Challenges in Public Health and Environmental Control

The problem is recognized, but major gaps remain. The studies show limited coverage, reflecting structural limits in environmental surveillance and monitoring of heavy metal exposure in Ecuadorian mining areas. Other issues include insufficient biomonitoring programs, a lack of systematic pediatric screening, and difficulties in inspecting informal mining activities [48].

The literature shows a gap between the spread of mining and the ability to monitor environmental and health impacts. This mismatch allows chronic exposures among vulnerable people, often undetected by health systems. Early health problems may develop before detection, letting exposure risks remain invisible in these communities.

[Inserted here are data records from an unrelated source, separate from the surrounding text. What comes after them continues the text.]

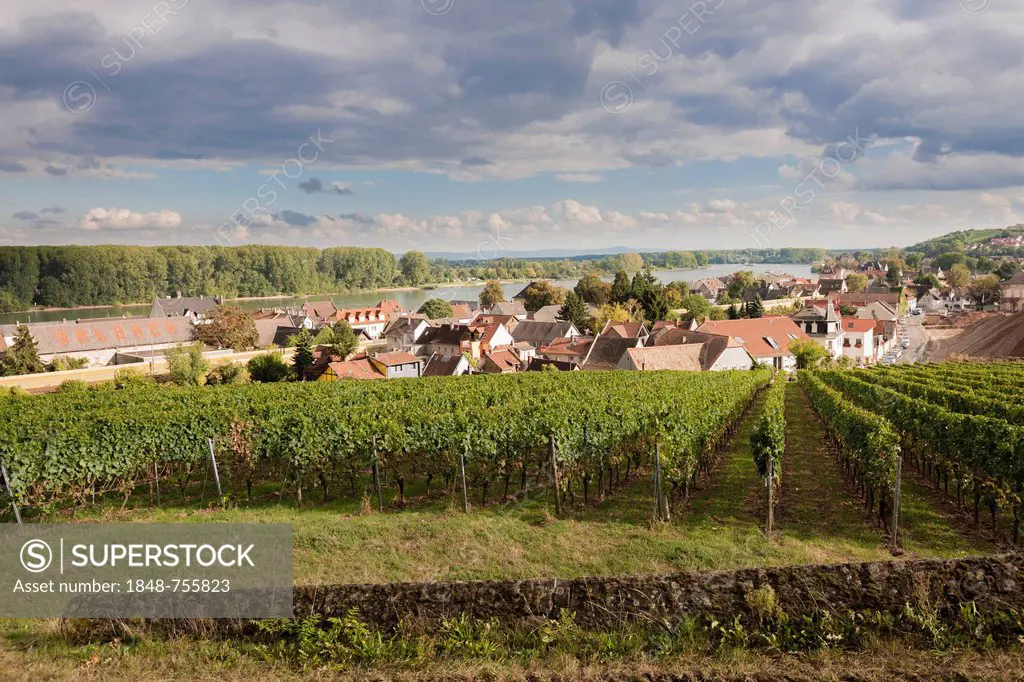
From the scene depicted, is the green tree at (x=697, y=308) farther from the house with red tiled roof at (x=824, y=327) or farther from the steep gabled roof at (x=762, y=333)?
the steep gabled roof at (x=762, y=333)

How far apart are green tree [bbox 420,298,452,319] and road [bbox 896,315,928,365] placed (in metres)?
74.4

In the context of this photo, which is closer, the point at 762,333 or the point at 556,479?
the point at 556,479

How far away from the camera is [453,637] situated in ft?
21.5

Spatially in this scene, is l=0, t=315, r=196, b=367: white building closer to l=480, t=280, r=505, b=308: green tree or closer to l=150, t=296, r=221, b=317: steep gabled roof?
l=150, t=296, r=221, b=317: steep gabled roof

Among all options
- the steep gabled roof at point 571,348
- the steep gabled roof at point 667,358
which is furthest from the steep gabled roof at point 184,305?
the steep gabled roof at point 667,358

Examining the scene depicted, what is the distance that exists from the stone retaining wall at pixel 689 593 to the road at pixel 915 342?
207 feet

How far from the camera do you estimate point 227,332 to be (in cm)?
7838

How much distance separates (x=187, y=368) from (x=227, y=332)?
29.9 m

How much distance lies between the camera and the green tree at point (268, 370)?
5303cm

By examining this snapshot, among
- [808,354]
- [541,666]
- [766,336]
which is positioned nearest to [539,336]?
[766,336]

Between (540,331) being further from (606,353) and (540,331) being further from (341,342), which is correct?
(341,342)

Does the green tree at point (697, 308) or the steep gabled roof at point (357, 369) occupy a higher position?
the green tree at point (697, 308)

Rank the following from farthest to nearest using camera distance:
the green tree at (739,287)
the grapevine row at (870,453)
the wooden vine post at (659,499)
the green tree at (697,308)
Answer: the green tree at (739,287)
the green tree at (697,308)
the wooden vine post at (659,499)
the grapevine row at (870,453)

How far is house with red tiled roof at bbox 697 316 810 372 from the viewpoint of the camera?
59.5 m
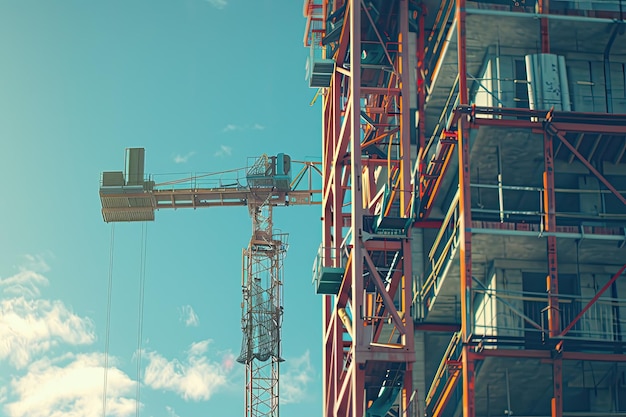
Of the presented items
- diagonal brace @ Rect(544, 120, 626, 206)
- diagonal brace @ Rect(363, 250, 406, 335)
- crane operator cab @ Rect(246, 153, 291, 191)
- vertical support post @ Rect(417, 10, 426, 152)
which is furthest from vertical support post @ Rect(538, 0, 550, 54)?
crane operator cab @ Rect(246, 153, 291, 191)

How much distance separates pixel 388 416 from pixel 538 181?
598 inches

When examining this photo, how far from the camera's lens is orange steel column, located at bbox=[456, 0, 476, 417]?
64.1 m

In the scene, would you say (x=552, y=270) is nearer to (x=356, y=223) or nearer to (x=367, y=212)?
(x=356, y=223)

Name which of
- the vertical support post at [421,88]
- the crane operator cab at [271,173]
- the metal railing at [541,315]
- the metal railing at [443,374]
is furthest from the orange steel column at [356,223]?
the crane operator cab at [271,173]

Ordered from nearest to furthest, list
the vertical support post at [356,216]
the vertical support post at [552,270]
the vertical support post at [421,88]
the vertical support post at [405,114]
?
the vertical support post at [552,270], the vertical support post at [356,216], the vertical support post at [405,114], the vertical support post at [421,88]

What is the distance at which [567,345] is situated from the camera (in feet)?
215

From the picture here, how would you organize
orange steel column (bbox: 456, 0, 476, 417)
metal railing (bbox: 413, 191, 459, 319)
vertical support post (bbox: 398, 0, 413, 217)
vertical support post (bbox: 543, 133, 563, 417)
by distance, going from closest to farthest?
orange steel column (bbox: 456, 0, 476, 417), vertical support post (bbox: 543, 133, 563, 417), metal railing (bbox: 413, 191, 459, 319), vertical support post (bbox: 398, 0, 413, 217)

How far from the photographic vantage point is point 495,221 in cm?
7131

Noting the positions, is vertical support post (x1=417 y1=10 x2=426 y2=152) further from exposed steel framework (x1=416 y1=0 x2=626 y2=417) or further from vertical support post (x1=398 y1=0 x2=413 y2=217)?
exposed steel framework (x1=416 y1=0 x2=626 y2=417)

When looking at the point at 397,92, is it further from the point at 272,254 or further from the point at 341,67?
the point at 272,254

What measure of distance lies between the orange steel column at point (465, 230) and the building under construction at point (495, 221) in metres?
0.07

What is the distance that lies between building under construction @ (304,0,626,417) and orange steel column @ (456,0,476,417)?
73mm

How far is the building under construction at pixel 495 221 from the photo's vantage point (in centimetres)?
6644

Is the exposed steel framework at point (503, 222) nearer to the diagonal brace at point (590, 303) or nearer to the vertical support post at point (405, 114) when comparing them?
the diagonal brace at point (590, 303)
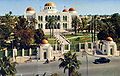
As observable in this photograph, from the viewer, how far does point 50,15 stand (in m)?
68.8

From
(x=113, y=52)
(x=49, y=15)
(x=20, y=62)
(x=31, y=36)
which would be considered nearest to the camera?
(x=20, y=62)

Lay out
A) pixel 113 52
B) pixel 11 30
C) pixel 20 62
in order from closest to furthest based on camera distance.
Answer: pixel 20 62
pixel 113 52
pixel 11 30

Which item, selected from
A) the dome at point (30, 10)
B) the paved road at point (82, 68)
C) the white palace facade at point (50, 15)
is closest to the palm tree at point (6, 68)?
the paved road at point (82, 68)

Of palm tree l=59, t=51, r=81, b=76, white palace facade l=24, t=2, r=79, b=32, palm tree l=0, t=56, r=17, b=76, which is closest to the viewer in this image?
palm tree l=0, t=56, r=17, b=76

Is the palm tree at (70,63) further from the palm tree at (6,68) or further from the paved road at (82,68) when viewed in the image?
the palm tree at (6,68)

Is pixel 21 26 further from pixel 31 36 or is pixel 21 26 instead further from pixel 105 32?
pixel 105 32

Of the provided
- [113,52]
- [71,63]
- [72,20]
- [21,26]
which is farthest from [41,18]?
[71,63]

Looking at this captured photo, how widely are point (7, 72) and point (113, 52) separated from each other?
68.7ft

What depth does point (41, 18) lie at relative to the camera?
69.4 meters

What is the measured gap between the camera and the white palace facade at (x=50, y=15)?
69062 mm

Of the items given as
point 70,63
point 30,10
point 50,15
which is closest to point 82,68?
point 70,63

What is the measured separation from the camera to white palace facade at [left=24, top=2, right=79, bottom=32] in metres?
69.1

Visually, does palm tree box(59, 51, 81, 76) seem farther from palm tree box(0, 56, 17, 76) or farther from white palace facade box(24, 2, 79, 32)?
white palace facade box(24, 2, 79, 32)

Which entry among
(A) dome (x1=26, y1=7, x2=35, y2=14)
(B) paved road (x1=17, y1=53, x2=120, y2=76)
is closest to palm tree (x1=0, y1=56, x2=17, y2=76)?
(B) paved road (x1=17, y1=53, x2=120, y2=76)
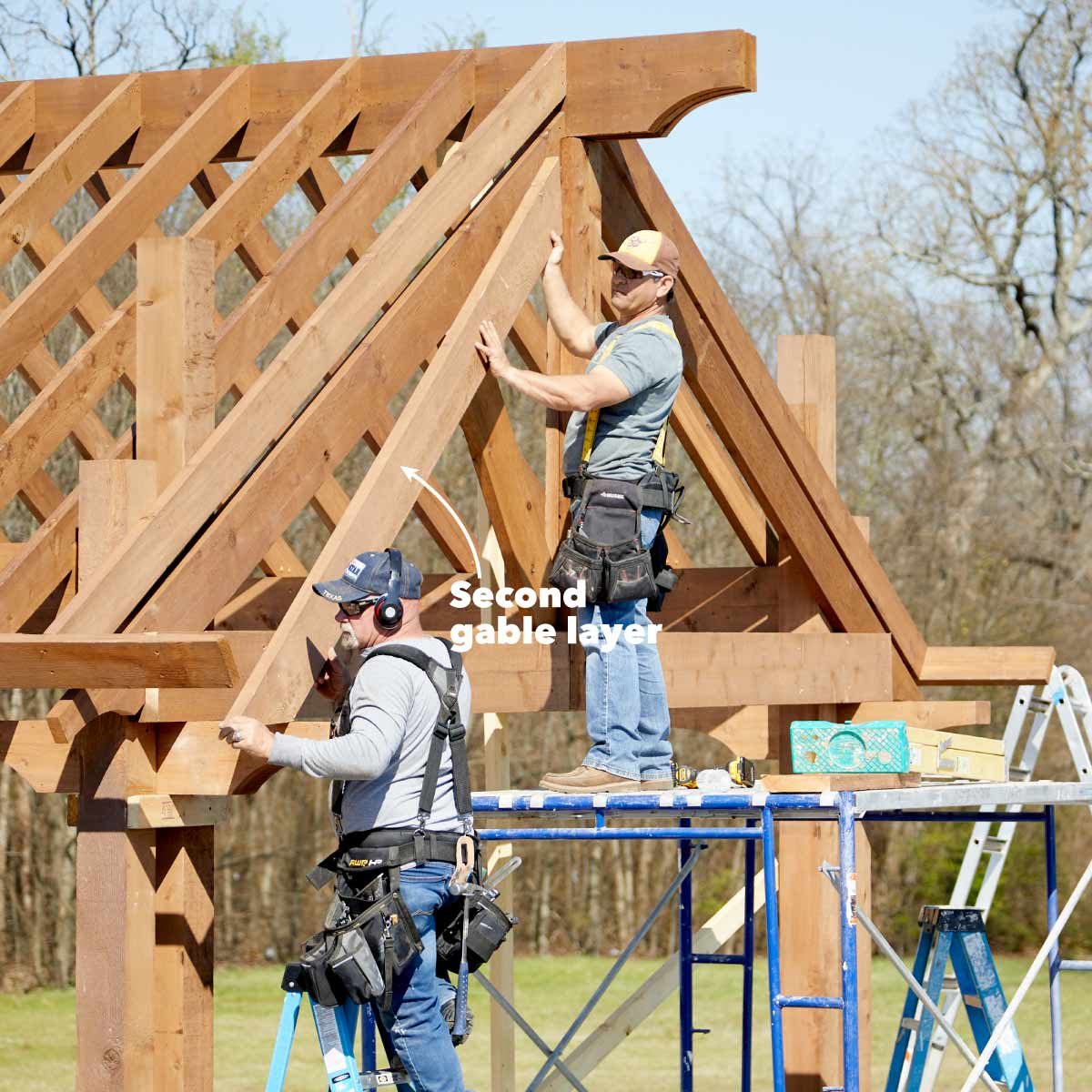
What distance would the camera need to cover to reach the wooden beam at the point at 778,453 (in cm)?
703

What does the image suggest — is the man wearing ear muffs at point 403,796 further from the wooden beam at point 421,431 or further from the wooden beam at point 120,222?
the wooden beam at point 120,222

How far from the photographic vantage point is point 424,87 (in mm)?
7434

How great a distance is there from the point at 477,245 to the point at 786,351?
2.14m

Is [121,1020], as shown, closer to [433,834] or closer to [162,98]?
[433,834]

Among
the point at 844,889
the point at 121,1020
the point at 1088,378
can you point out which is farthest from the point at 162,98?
the point at 1088,378

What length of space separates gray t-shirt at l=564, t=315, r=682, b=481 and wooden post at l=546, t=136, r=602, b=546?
547mm

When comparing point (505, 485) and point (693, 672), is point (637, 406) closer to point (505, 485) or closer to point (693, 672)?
point (505, 485)

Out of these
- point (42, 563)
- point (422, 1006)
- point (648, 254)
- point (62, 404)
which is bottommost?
point (422, 1006)

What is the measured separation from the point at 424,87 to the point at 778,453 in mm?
1920

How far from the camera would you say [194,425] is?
5.34 metres

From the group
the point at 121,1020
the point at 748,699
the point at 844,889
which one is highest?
the point at 748,699

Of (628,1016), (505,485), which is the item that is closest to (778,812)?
(505,485)

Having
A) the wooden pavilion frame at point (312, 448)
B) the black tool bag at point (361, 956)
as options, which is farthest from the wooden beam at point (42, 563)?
the black tool bag at point (361, 956)

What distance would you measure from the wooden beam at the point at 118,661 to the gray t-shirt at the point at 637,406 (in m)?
1.66
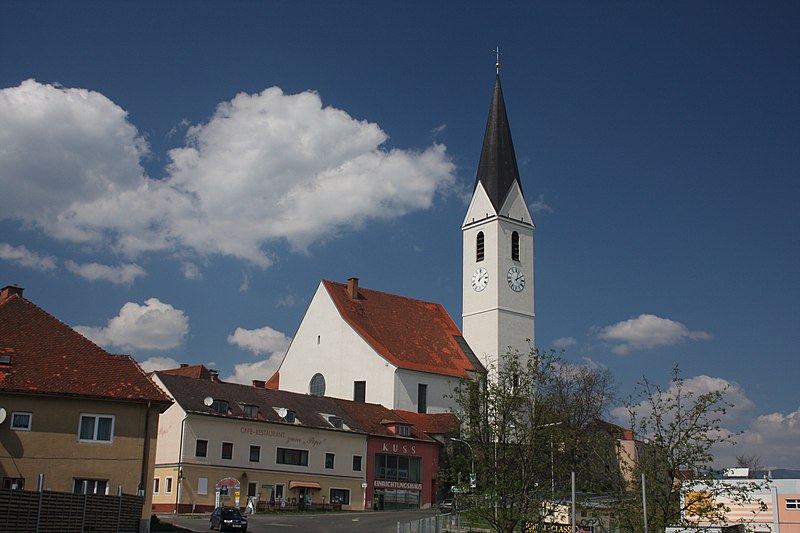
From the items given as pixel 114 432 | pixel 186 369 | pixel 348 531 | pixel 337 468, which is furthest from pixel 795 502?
pixel 186 369

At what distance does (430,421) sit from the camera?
65.5m

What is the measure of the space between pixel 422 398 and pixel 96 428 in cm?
3834

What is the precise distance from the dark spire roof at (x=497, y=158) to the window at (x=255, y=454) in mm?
32884

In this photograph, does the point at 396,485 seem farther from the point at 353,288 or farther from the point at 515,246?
the point at 515,246

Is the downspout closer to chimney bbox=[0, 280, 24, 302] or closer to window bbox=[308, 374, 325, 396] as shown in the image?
chimney bbox=[0, 280, 24, 302]

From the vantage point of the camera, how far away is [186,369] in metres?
84.7

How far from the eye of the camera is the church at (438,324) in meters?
69.8

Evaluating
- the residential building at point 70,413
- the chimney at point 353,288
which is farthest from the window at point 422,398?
the residential building at point 70,413

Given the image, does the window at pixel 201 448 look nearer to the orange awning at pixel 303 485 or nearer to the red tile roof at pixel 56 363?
the orange awning at pixel 303 485

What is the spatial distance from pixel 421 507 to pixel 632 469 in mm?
33571

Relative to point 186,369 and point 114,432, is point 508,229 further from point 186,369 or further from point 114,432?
point 114,432

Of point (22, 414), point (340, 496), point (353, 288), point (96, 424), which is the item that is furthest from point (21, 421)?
point (353, 288)

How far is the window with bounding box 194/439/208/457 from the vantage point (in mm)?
50984

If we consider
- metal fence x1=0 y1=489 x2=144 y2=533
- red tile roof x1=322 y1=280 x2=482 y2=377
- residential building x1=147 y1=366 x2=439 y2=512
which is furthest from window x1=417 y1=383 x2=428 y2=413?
metal fence x1=0 y1=489 x2=144 y2=533
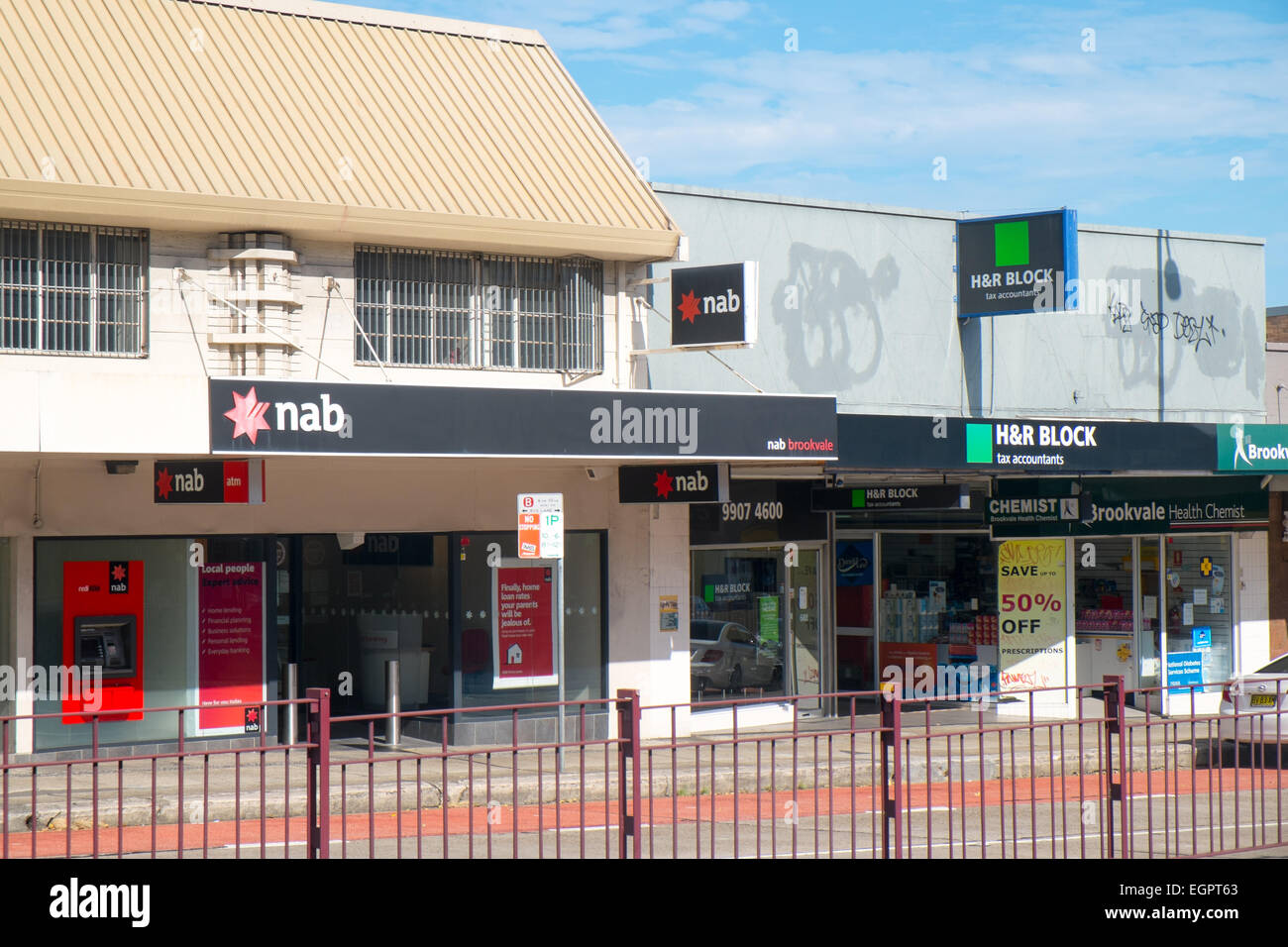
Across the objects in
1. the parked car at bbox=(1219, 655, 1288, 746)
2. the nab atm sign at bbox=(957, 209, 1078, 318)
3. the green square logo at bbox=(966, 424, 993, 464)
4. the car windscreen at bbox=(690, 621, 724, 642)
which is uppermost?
the nab atm sign at bbox=(957, 209, 1078, 318)

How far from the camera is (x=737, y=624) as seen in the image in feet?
62.7

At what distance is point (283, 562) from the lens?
669 inches

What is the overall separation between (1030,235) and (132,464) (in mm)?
11034

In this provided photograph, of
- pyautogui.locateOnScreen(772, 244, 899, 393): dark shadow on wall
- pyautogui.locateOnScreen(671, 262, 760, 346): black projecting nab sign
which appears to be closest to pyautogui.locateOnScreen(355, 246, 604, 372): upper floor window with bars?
pyautogui.locateOnScreen(671, 262, 760, 346): black projecting nab sign

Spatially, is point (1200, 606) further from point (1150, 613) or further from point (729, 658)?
point (729, 658)

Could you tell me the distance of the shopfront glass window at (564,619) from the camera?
17.0 metres

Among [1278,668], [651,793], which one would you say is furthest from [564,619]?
[651,793]

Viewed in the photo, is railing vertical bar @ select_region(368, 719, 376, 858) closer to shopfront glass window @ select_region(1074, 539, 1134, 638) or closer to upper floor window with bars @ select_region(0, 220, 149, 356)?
upper floor window with bars @ select_region(0, 220, 149, 356)

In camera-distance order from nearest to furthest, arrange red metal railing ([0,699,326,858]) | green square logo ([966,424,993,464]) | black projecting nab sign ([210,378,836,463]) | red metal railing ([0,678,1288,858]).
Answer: red metal railing ([0,678,1288,858]) < red metal railing ([0,699,326,858]) < black projecting nab sign ([210,378,836,463]) < green square logo ([966,424,993,464])

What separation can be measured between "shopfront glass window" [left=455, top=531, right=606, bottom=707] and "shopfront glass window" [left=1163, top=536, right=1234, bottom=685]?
878 centimetres

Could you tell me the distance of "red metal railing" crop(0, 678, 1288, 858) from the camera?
30.3 feet

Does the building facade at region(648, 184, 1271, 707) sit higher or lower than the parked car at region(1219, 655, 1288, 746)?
higher

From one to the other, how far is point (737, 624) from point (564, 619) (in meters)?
2.63
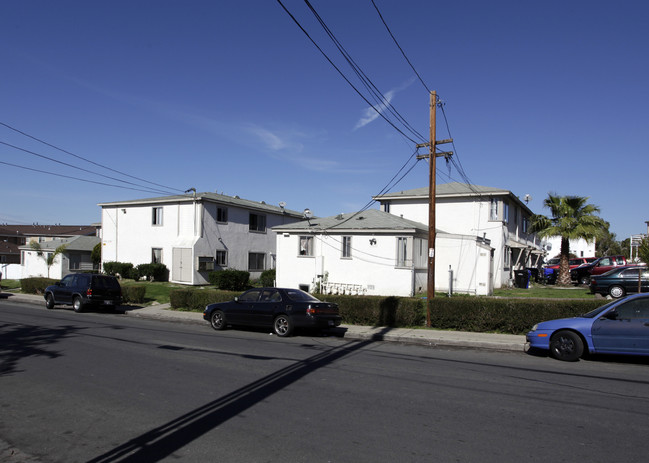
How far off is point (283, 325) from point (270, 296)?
1051 millimetres

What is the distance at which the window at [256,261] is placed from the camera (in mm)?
36031

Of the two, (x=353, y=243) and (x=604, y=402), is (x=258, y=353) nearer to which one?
(x=604, y=402)

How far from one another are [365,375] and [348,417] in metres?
2.60

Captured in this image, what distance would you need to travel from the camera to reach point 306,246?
84.2 ft

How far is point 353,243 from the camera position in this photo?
80.2ft

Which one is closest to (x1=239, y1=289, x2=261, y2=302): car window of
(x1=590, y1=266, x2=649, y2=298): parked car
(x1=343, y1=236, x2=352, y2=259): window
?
(x1=343, y1=236, x2=352, y2=259): window

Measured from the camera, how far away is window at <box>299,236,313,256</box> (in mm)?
25531

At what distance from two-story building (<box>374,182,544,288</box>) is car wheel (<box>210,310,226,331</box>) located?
17.2 meters

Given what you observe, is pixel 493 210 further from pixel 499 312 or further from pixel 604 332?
pixel 604 332

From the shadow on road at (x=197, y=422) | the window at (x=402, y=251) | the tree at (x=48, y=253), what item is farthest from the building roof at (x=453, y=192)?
the tree at (x=48, y=253)

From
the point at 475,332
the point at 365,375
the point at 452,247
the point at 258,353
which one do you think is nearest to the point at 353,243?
the point at 452,247

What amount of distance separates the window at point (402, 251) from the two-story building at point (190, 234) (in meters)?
13.7

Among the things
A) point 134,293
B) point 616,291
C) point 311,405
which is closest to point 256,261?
point 134,293

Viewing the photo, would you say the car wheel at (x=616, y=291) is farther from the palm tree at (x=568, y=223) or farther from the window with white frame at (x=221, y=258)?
the window with white frame at (x=221, y=258)
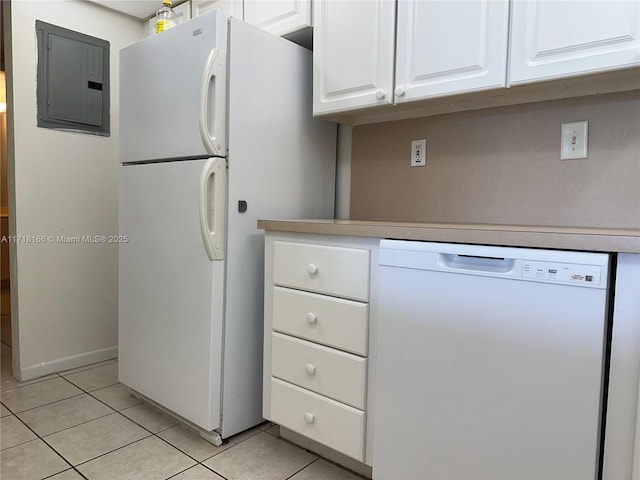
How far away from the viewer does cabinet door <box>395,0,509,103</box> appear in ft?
4.52

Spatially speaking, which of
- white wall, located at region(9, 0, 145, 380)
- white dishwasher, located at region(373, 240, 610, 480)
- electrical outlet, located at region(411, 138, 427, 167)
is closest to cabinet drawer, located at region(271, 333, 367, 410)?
white dishwasher, located at region(373, 240, 610, 480)

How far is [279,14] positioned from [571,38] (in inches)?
46.3

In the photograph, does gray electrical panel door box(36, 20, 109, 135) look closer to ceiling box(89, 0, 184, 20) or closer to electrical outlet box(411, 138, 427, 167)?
ceiling box(89, 0, 184, 20)

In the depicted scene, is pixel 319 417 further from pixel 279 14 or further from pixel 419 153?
pixel 279 14

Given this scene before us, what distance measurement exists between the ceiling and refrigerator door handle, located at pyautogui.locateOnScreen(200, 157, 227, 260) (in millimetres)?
1318

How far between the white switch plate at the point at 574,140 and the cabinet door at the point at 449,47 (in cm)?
32

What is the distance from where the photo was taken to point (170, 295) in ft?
5.94

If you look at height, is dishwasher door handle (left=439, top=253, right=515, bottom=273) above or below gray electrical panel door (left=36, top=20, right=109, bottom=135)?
below

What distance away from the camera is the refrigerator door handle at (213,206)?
1.60 meters

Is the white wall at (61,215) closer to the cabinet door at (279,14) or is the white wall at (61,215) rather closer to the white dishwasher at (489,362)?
the cabinet door at (279,14)

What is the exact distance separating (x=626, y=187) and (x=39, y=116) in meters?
2.65

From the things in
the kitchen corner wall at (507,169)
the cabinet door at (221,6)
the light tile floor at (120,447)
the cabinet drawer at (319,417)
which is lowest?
the light tile floor at (120,447)

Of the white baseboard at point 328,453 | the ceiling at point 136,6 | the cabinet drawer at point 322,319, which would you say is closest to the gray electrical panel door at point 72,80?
the ceiling at point 136,6

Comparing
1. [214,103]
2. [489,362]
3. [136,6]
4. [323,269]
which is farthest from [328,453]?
[136,6]
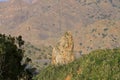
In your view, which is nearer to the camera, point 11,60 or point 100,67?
point 11,60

These limitations highlight the need to strengthen monitoring frameworks and public health interventions, particularly in regions where institutional capacity is constrained and exposure pathways are not systematically assessed.

4. Conclusions

The study demonstrates that scientific output on mining and heavy metals remains concentrated in select geographic, institutional, and editorial centers, exposing global structural asymmetries. Crucially, it exposes a persistent disconnect between knowledge production and the regions, such as Latin America, where environmental and health impacts of mining are most severe.

The analysis shows current research is dominated by environmental and biomedical perspectives, mainly focused on contaminant and toxicology metrics. Critically, issues such as territorial inequality, governance capacity, and public health integration are underexplored, limiting the usefulness of existing knowledge for vulnerable regions.

Within this framework, Ecuador’s case emerges as particularly significant. The accelerated expansion of mining concessions in ecologically sensitive Amazonian regions is occurring in parallel with documented environmental contamination and heavy metal uptake. The convergence between global epidemiological evidence and localized exposure data suggests not only the presence of chronic multi-pathway exposure but also the risk of early, potentially irreversible neurodevelopmental impacts in populations that remain insufficiently monitored.

Importantly, these risks are amplified by structural conditions, including limited environmental surveillance, gaps in biomonitoring systems, and socioeconomic vulnerability in affected territories. As such, the Ecuadorian case exemplifies how global extractive dynamics materialize into localized public health challenges that disproportionately affect children in marginalized regions.

This study’s main contribution is to directly link global research trends with local realities, clarifying how knowledge gaps fuel health vulnerabilities. The results highlight the urgent need for stronger regional research, expanded monitoring, and interdisciplinary approaches to address neurodevelopmental risks and structural weaknesses tied to mining expansion.